SELECTED EXCERPT
FM translator ID's

Sean Smyth ssmyth@alumni.psu.edu
Thu Aug 17 14:56:33 EDT 2017


I'd like to think WILD would still be a thriving station under local
ownership if it could've landed an FM translator 20 years ago. Perhaps
I'm naive.

On Thu, Aug 17, 2017 at 4:31 AM, Kevin Vahey <kvahey@gmail.com> wrote:
> Bob Bittner will do everything by the book.
>
> The average listener in either Boston or Maine really does not need to be
> subjected to hearing the calls of every transmitter tied in.
>
> I am assuming that today WJTO is the 'master control' of the Bob Bittner
> network and very little if any programming originates in Cambridge like it
> did years ago with the VHS tapes.
>
> By comparison look at 'NBC Boston' on TV. Viewers at home never see any
> legal ID if watching on cable as Comcast sends the master control input
> from Denver by fiber to the cable company's head end before it is sent to
> the transmitter. If you watch OTA around Boston you do see a legal ID for
> WBTS and WMFP and viewers in NH see WNEU.
>
> I can report that Bob's 103,1 is now coming in clear around Fenway Park.
> Big City's owners are savvy enough to know that once Bob went on the air it
> was a fight they could not win. They will keep looking for a landing spot
> but their options are limited. Big City was popular with many cab drivers
> in Cambridge/Somerville and a couple of them became angry when I said the
> station was illegal.

PROVIDED MATERIAL

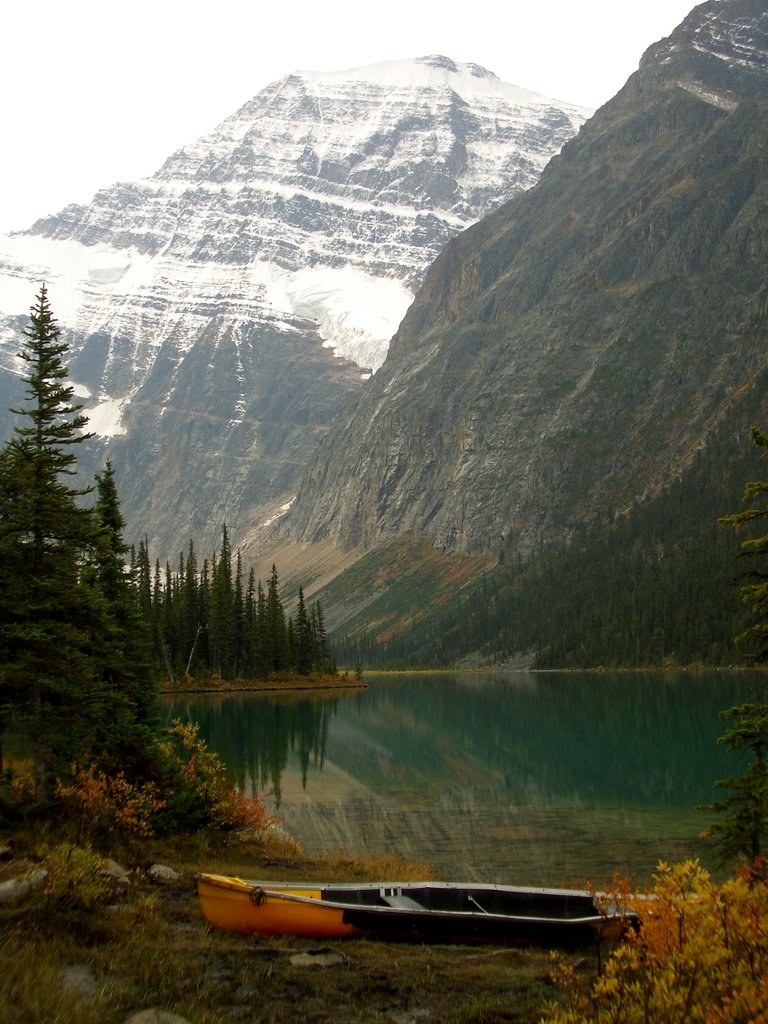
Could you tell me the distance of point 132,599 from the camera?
33250 mm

TO DO
(a) Can you sum up the message about FM translator IDs in two sentences?
(b) Answer these questions about the message on FM translator IDs:
(i) Which station does Sean Smyth think might still be thriving under local ownership?
(ii) From which city does Comcast send the NBC Boston master control input?
(iii) Who became angry when told that Big City was illegal?
(c) Could you carry on the message about FM translator IDs from where it stops?
The data plays no part in what is asked here.

ANSWERS BELOW
(a) Sean Smyth thinks WILD might still be a thriving, locally owned station if it had landed an FM translator 20 years ago, though he allows he may be naive. In the message he replies to, Kevin Vahey argues that listeners need not hear the calls of every linked transmitter, notes that NBC Boston's cable viewers never see a legal ID, and reports that Bob's station now comes in clear around Fenway Park, leaving Big City with limited options.

(b)
(i) WILD
(ii) Denver
(iii) A couple of cab drivers in Cambridge/Somerville

(c)
>
> I think most of us will agree that commercial radio has ignored vast
> portions of Boston for decades. WILD-AM 1090 for years did a yeoman's job
> in trying but as a daytime only station it was limited. The station could
> have gotten very low power authorization to transmit 24 hours but the
> signal would never make it to their core listening area. They did wind up
> buying a Brockton FM station and moved the transmitter to Milton but that
> in turn made the station more valuable to the suburban market and Entercom
> bought 97,7 and it became a simulcast of WAAF.
>
> I envy at times how Canada's CRTC has a major say in what a station can
> program but I also know that would never be workable in the US.
>
> I think the FCC dropped the ball decades ago with FM rimshotters that would
> then lay claim to the larger adjacent market. The FCC could have allowed
> low power stations in Boston on signals such as 93.7, 99.5, 105.7 and 107.3
> but didn't. The one exception was 104,9 where WRBB was created to destroy a
> major payday to Simon Geller who owned WVCA in Gloucester..
>
> There is no easy answer to this.
>
>
>
>
>
>
>
> On Thu, Aug 17, 2017 at 12:58 AM, A Joseph Ross <joe@attorneyross.com>
> wrote:
>
>> But Sean Smith just mentioned listening to a WJTO translator.  So why
>> wouldn't you have a liner for its FM frequency?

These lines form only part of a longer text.